* Source excerpt
'''

# will yabbies eat beef?



## wiz-fiz (Jun 1, 2008)

I just gave my yabbies some raw beef and they took a little while to go up to it and start checking it out.
tey eat fish fine, they killed 1 that I had in with them(went to school and it was fine and came back and I only had 2 yabbies and no fish).
I was thinking about getting 4 fish from the local et shop a month and feed them a dead fish each once a fort night.
but just so I don't have to kill 4 fish a month will they eat red meat or only fish?

cheers,
Will


----------



## 888lowndes888 (Jun 1, 2008)

Slice up some carrot they will eat it in minutes.


----------



## Ned_fisch (Jun 1, 2008)

They eat all meat. From Roo's to Lizards.


----------



## bump73 (Jun 1, 2008)

They'll eat red meat but if you are keeping them in a tank it will start to stink really quick...At least thats what happened to me..

Ben


----------



## SNAKEBOY33 (Jun 1, 2008)

Mostly they eat plant matter in the wild not a real lot of oportunity for red meat in the wild, but they will give anything a go just keep the fish alive so thy get a sporting chance. meat will spoil your water very quickly.


----------



## Fuscus (Jun 1, 2008)

Only give meat as an occasional treat. Even if you overcome from the problems already mentioned, too much meat upsets their metabolism and will eventually kill them


----------



## FNQ_Snake (Jun 1, 2008)

Mate I used to catch yabbies with small stew beef on the end of cotton when I was a young fella. They are certain to eat beef. Go for it.


----------



## christo (Jun 1, 2008)

'''

* Rows
'''

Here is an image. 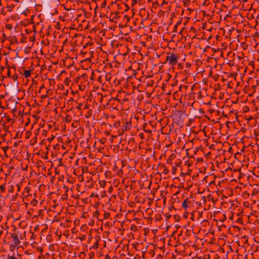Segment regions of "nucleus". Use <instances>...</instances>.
Instances as JSON below:
<instances>
[{
	"mask_svg": "<svg viewBox=\"0 0 259 259\" xmlns=\"http://www.w3.org/2000/svg\"><path fill=\"white\" fill-rule=\"evenodd\" d=\"M44 87V85H42L41 87H40V90L42 89Z\"/></svg>",
	"mask_w": 259,
	"mask_h": 259,
	"instance_id": "nucleus-31",
	"label": "nucleus"
},
{
	"mask_svg": "<svg viewBox=\"0 0 259 259\" xmlns=\"http://www.w3.org/2000/svg\"><path fill=\"white\" fill-rule=\"evenodd\" d=\"M165 217L167 219H169L171 217V215L169 213H166L165 214Z\"/></svg>",
	"mask_w": 259,
	"mask_h": 259,
	"instance_id": "nucleus-19",
	"label": "nucleus"
},
{
	"mask_svg": "<svg viewBox=\"0 0 259 259\" xmlns=\"http://www.w3.org/2000/svg\"><path fill=\"white\" fill-rule=\"evenodd\" d=\"M99 214H100L99 211H94V212H93V217L94 218H96L97 219L98 218Z\"/></svg>",
	"mask_w": 259,
	"mask_h": 259,
	"instance_id": "nucleus-7",
	"label": "nucleus"
},
{
	"mask_svg": "<svg viewBox=\"0 0 259 259\" xmlns=\"http://www.w3.org/2000/svg\"><path fill=\"white\" fill-rule=\"evenodd\" d=\"M31 73V70H24L23 75L25 76V78H28L30 76Z\"/></svg>",
	"mask_w": 259,
	"mask_h": 259,
	"instance_id": "nucleus-5",
	"label": "nucleus"
},
{
	"mask_svg": "<svg viewBox=\"0 0 259 259\" xmlns=\"http://www.w3.org/2000/svg\"><path fill=\"white\" fill-rule=\"evenodd\" d=\"M180 23H178L177 24H176L175 25V29H176L177 27H178V25Z\"/></svg>",
	"mask_w": 259,
	"mask_h": 259,
	"instance_id": "nucleus-25",
	"label": "nucleus"
},
{
	"mask_svg": "<svg viewBox=\"0 0 259 259\" xmlns=\"http://www.w3.org/2000/svg\"><path fill=\"white\" fill-rule=\"evenodd\" d=\"M80 77L84 80H86L88 78V75L86 73H84Z\"/></svg>",
	"mask_w": 259,
	"mask_h": 259,
	"instance_id": "nucleus-10",
	"label": "nucleus"
},
{
	"mask_svg": "<svg viewBox=\"0 0 259 259\" xmlns=\"http://www.w3.org/2000/svg\"><path fill=\"white\" fill-rule=\"evenodd\" d=\"M179 57L174 53H171L170 55L167 56L166 58V61L171 66L175 65L177 63Z\"/></svg>",
	"mask_w": 259,
	"mask_h": 259,
	"instance_id": "nucleus-1",
	"label": "nucleus"
},
{
	"mask_svg": "<svg viewBox=\"0 0 259 259\" xmlns=\"http://www.w3.org/2000/svg\"><path fill=\"white\" fill-rule=\"evenodd\" d=\"M165 173H166V174H167V172H168V170H167V169H165Z\"/></svg>",
	"mask_w": 259,
	"mask_h": 259,
	"instance_id": "nucleus-32",
	"label": "nucleus"
},
{
	"mask_svg": "<svg viewBox=\"0 0 259 259\" xmlns=\"http://www.w3.org/2000/svg\"><path fill=\"white\" fill-rule=\"evenodd\" d=\"M46 96H47L43 95V96H41V98H42V99H44V98H46Z\"/></svg>",
	"mask_w": 259,
	"mask_h": 259,
	"instance_id": "nucleus-29",
	"label": "nucleus"
},
{
	"mask_svg": "<svg viewBox=\"0 0 259 259\" xmlns=\"http://www.w3.org/2000/svg\"><path fill=\"white\" fill-rule=\"evenodd\" d=\"M88 45H89V44L87 43L85 45L83 46V48H86L87 46H88Z\"/></svg>",
	"mask_w": 259,
	"mask_h": 259,
	"instance_id": "nucleus-26",
	"label": "nucleus"
},
{
	"mask_svg": "<svg viewBox=\"0 0 259 259\" xmlns=\"http://www.w3.org/2000/svg\"><path fill=\"white\" fill-rule=\"evenodd\" d=\"M0 189L1 190L2 192H4L5 191V185H1L0 186Z\"/></svg>",
	"mask_w": 259,
	"mask_h": 259,
	"instance_id": "nucleus-13",
	"label": "nucleus"
},
{
	"mask_svg": "<svg viewBox=\"0 0 259 259\" xmlns=\"http://www.w3.org/2000/svg\"><path fill=\"white\" fill-rule=\"evenodd\" d=\"M135 227L136 226H135V225L132 226V227H131V229H132V230H133L132 227Z\"/></svg>",
	"mask_w": 259,
	"mask_h": 259,
	"instance_id": "nucleus-34",
	"label": "nucleus"
},
{
	"mask_svg": "<svg viewBox=\"0 0 259 259\" xmlns=\"http://www.w3.org/2000/svg\"><path fill=\"white\" fill-rule=\"evenodd\" d=\"M177 170V168L175 166H173L171 170V172L173 175H175Z\"/></svg>",
	"mask_w": 259,
	"mask_h": 259,
	"instance_id": "nucleus-12",
	"label": "nucleus"
},
{
	"mask_svg": "<svg viewBox=\"0 0 259 259\" xmlns=\"http://www.w3.org/2000/svg\"><path fill=\"white\" fill-rule=\"evenodd\" d=\"M125 6H126V7L127 8V9H130V7L128 6V5H127L126 4L125 5Z\"/></svg>",
	"mask_w": 259,
	"mask_h": 259,
	"instance_id": "nucleus-28",
	"label": "nucleus"
},
{
	"mask_svg": "<svg viewBox=\"0 0 259 259\" xmlns=\"http://www.w3.org/2000/svg\"><path fill=\"white\" fill-rule=\"evenodd\" d=\"M6 28L8 29H11L12 28V26L10 24L6 25Z\"/></svg>",
	"mask_w": 259,
	"mask_h": 259,
	"instance_id": "nucleus-18",
	"label": "nucleus"
},
{
	"mask_svg": "<svg viewBox=\"0 0 259 259\" xmlns=\"http://www.w3.org/2000/svg\"><path fill=\"white\" fill-rule=\"evenodd\" d=\"M21 41V42H24V39H22Z\"/></svg>",
	"mask_w": 259,
	"mask_h": 259,
	"instance_id": "nucleus-35",
	"label": "nucleus"
},
{
	"mask_svg": "<svg viewBox=\"0 0 259 259\" xmlns=\"http://www.w3.org/2000/svg\"><path fill=\"white\" fill-rule=\"evenodd\" d=\"M53 138H50V139H49V140L50 141H51V140H53Z\"/></svg>",
	"mask_w": 259,
	"mask_h": 259,
	"instance_id": "nucleus-37",
	"label": "nucleus"
},
{
	"mask_svg": "<svg viewBox=\"0 0 259 259\" xmlns=\"http://www.w3.org/2000/svg\"><path fill=\"white\" fill-rule=\"evenodd\" d=\"M165 173H166V174H167V172H168V170H167V169H165Z\"/></svg>",
	"mask_w": 259,
	"mask_h": 259,
	"instance_id": "nucleus-33",
	"label": "nucleus"
},
{
	"mask_svg": "<svg viewBox=\"0 0 259 259\" xmlns=\"http://www.w3.org/2000/svg\"><path fill=\"white\" fill-rule=\"evenodd\" d=\"M7 74H8V76L9 77H10V76L11 72H10V69H8V70Z\"/></svg>",
	"mask_w": 259,
	"mask_h": 259,
	"instance_id": "nucleus-20",
	"label": "nucleus"
},
{
	"mask_svg": "<svg viewBox=\"0 0 259 259\" xmlns=\"http://www.w3.org/2000/svg\"><path fill=\"white\" fill-rule=\"evenodd\" d=\"M53 138H50V139H49V140L50 141H51V140H53Z\"/></svg>",
	"mask_w": 259,
	"mask_h": 259,
	"instance_id": "nucleus-36",
	"label": "nucleus"
},
{
	"mask_svg": "<svg viewBox=\"0 0 259 259\" xmlns=\"http://www.w3.org/2000/svg\"><path fill=\"white\" fill-rule=\"evenodd\" d=\"M137 3V0H132V6L136 5Z\"/></svg>",
	"mask_w": 259,
	"mask_h": 259,
	"instance_id": "nucleus-17",
	"label": "nucleus"
},
{
	"mask_svg": "<svg viewBox=\"0 0 259 259\" xmlns=\"http://www.w3.org/2000/svg\"><path fill=\"white\" fill-rule=\"evenodd\" d=\"M18 145V142H15L14 144V147H17Z\"/></svg>",
	"mask_w": 259,
	"mask_h": 259,
	"instance_id": "nucleus-22",
	"label": "nucleus"
},
{
	"mask_svg": "<svg viewBox=\"0 0 259 259\" xmlns=\"http://www.w3.org/2000/svg\"><path fill=\"white\" fill-rule=\"evenodd\" d=\"M93 74H94V72H93V71H92V75H93ZM91 79H93V76H92V77H91Z\"/></svg>",
	"mask_w": 259,
	"mask_h": 259,
	"instance_id": "nucleus-27",
	"label": "nucleus"
},
{
	"mask_svg": "<svg viewBox=\"0 0 259 259\" xmlns=\"http://www.w3.org/2000/svg\"><path fill=\"white\" fill-rule=\"evenodd\" d=\"M109 215H110L109 212H105L104 214V219H107L109 217Z\"/></svg>",
	"mask_w": 259,
	"mask_h": 259,
	"instance_id": "nucleus-11",
	"label": "nucleus"
},
{
	"mask_svg": "<svg viewBox=\"0 0 259 259\" xmlns=\"http://www.w3.org/2000/svg\"><path fill=\"white\" fill-rule=\"evenodd\" d=\"M146 125H145V126L144 127V131H145V132H146V133H151V131L149 130L148 129H146Z\"/></svg>",
	"mask_w": 259,
	"mask_h": 259,
	"instance_id": "nucleus-16",
	"label": "nucleus"
},
{
	"mask_svg": "<svg viewBox=\"0 0 259 259\" xmlns=\"http://www.w3.org/2000/svg\"><path fill=\"white\" fill-rule=\"evenodd\" d=\"M19 234V232L10 233V235L13 239V243L15 244V245H18L21 243L18 238Z\"/></svg>",
	"mask_w": 259,
	"mask_h": 259,
	"instance_id": "nucleus-2",
	"label": "nucleus"
},
{
	"mask_svg": "<svg viewBox=\"0 0 259 259\" xmlns=\"http://www.w3.org/2000/svg\"><path fill=\"white\" fill-rule=\"evenodd\" d=\"M120 173H121V174H122V172L121 169H120V171H118V176H120Z\"/></svg>",
	"mask_w": 259,
	"mask_h": 259,
	"instance_id": "nucleus-23",
	"label": "nucleus"
},
{
	"mask_svg": "<svg viewBox=\"0 0 259 259\" xmlns=\"http://www.w3.org/2000/svg\"><path fill=\"white\" fill-rule=\"evenodd\" d=\"M41 256H39V258L38 259H41Z\"/></svg>",
	"mask_w": 259,
	"mask_h": 259,
	"instance_id": "nucleus-39",
	"label": "nucleus"
},
{
	"mask_svg": "<svg viewBox=\"0 0 259 259\" xmlns=\"http://www.w3.org/2000/svg\"><path fill=\"white\" fill-rule=\"evenodd\" d=\"M131 122L130 121H125V122H123V125L122 127L123 131H126L129 130L131 128Z\"/></svg>",
	"mask_w": 259,
	"mask_h": 259,
	"instance_id": "nucleus-3",
	"label": "nucleus"
},
{
	"mask_svg": "<svg viewBox=\"0 0 259 259\" xmlns=\"http://www.w3.org/2000/svg\"><path fill=\"white\" fill-rule=\"evenodd\" d=\"M190 31H195V28L194 27H191L190 28Z\"/></svg>",
	"mask_w": 259,
	"mask_h": 259,
	"instance_id": "nucleus-21",
	"label": "nucleus"
},
{
	"mask_svg": "<svg viewBox=\"0 0 259 259\" xmlns=\"http://www.w3.org/2000/svg\"><path fill=\"white\" fill-rule=\"evenodd\" d=\"M9 148V147L8 146H5V147H2V149H3V150L5 152H6L7 150Z\"/></svg>",
	"mask_w": 259,
	"mask_h": 259,
	"instance_id": "nucleus-14",
	"label": "nucleus"
},
{
	"mask_svg": "<svg viewBox=\"0 0 259 259\" xmlns=\"http://www.w3.org/2000/svg\"><path fill=\"white\" fill-rule=\"evenodd\" d=\"M18 75L17 74H14L12 77V79L14 81H17V79H18Z\"/></svg>",
	"mask_w": 259,
	"mask_h": 259,
	"instance_id": "nucleus-9",
	"label": "nucleus"
},
{
	"mask_svg": "<svg viewBox=\"0 0 259 259\" xmlns=\"http://www.w3.org/2000/svg\"><path fill=\"white\" fill-rule=\"evenodd\" d=\"M18 245H15V244L13 243L11 245H10V250L12 251H13V250H14V249H15V247L16 246H17Z\"/></svg>",
	"mask_w": 259,
	"mask_h": 259,
	"instance_id": "nucleus-8",
	"label": "nucleus"
},
{
	"mask_svg": "<svg viewBox=\"0 0 259 259\" xmlns=\"http://www.w3.org/2000/svg\"><path fill=\"white\" fill-rule=\"evenodd\" d=\"M7 259H17V258L15 256V253H14L13 255L8 254Z\"/></svg>",
	"mask_w": 259,
	"mask_h": 259,
	"instance_id": "nucleus-6",
	"label": "nucleus"
},
{
	"mask_svg": "<svg viewBox=\"0 0 259 259\" xmlns=\"http://www.w3.org/2000/svg\"><path fill=\"white\" fill-rule=\"evenodd\" d=\"M1 69H2V70H3V69H4V67H2Z\"/></svg>",
	"mask_w": 259,
	"mask_h": 259,
	"instance_id": "nucleus-38",
	"label": "nucleus"
},
{
	"mask_svg": "<svg viewBox=\"0 0 259 259\" xmlns=\"http://www.w3.org/2000/svg\"><path fill=\"white\" fill-rule=\"evenodd\" d=\"M190 203V201L189 200V198H187L186 199H185L184 200V201L182 203V206L185 208V209H187V208H188L189 207L188 205H187V203Z\"/></svg>",
	"mask_w": 259,
	"mask_h": 259,
	"instance_id": "nucleus-4",
	"label": "nucleus"
},
{
	"mask_svg": "<svg viewBox=\"0 0 259 259\" xmlns=\"http://www.w3.org/2000/svg\"><path fill=\"white\" fill-rule=\"evenodd\" d=\"M106 5V2H104L102 4V7H104Z\"/></svg>",
	"mask_w": 259,
	"mask_h": 259,
	"instance_id": "nucleus-24",
	"label": "nucleus"
},
{
	"mask_svg": "<svg viewBox=\"0 0 259 259\" xmlns=\"http://www.w3.org/2000/svg\"><path fill=\"white\" fill-rule=\"evenodd\" d=\"M174 218L176 221H178L180 219V217L179 215H175Z\"/></svg>",
	"mask_w": 259,
	"mask_h": 259,
	"instance_id": "nucleus-15",
	"label": "nucleus"
},
{
	"mask_svg": "<svg viewBox=\"0 0 259 259\" xmlns=\"http://www.w3.org/2000/svg\"><path fill=\"white\" fill-rule=\"evenodd\" d=\"M96 246L95 247V248H98V242H96Z\"/></svg>",
	"mask_w": 259,
	"mask_h": 259,
	"instance_id": "nucleus-30",
	"label": "nucleus"
}]
</instances>
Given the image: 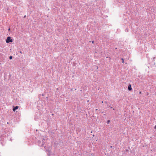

'''

* Aim of the exercise
Translate this sentence from the yabby forum thread into Spanish: "Only give meat as an occasional treat."

* Result of this exercise
Dales carne solo como un premio ocasional.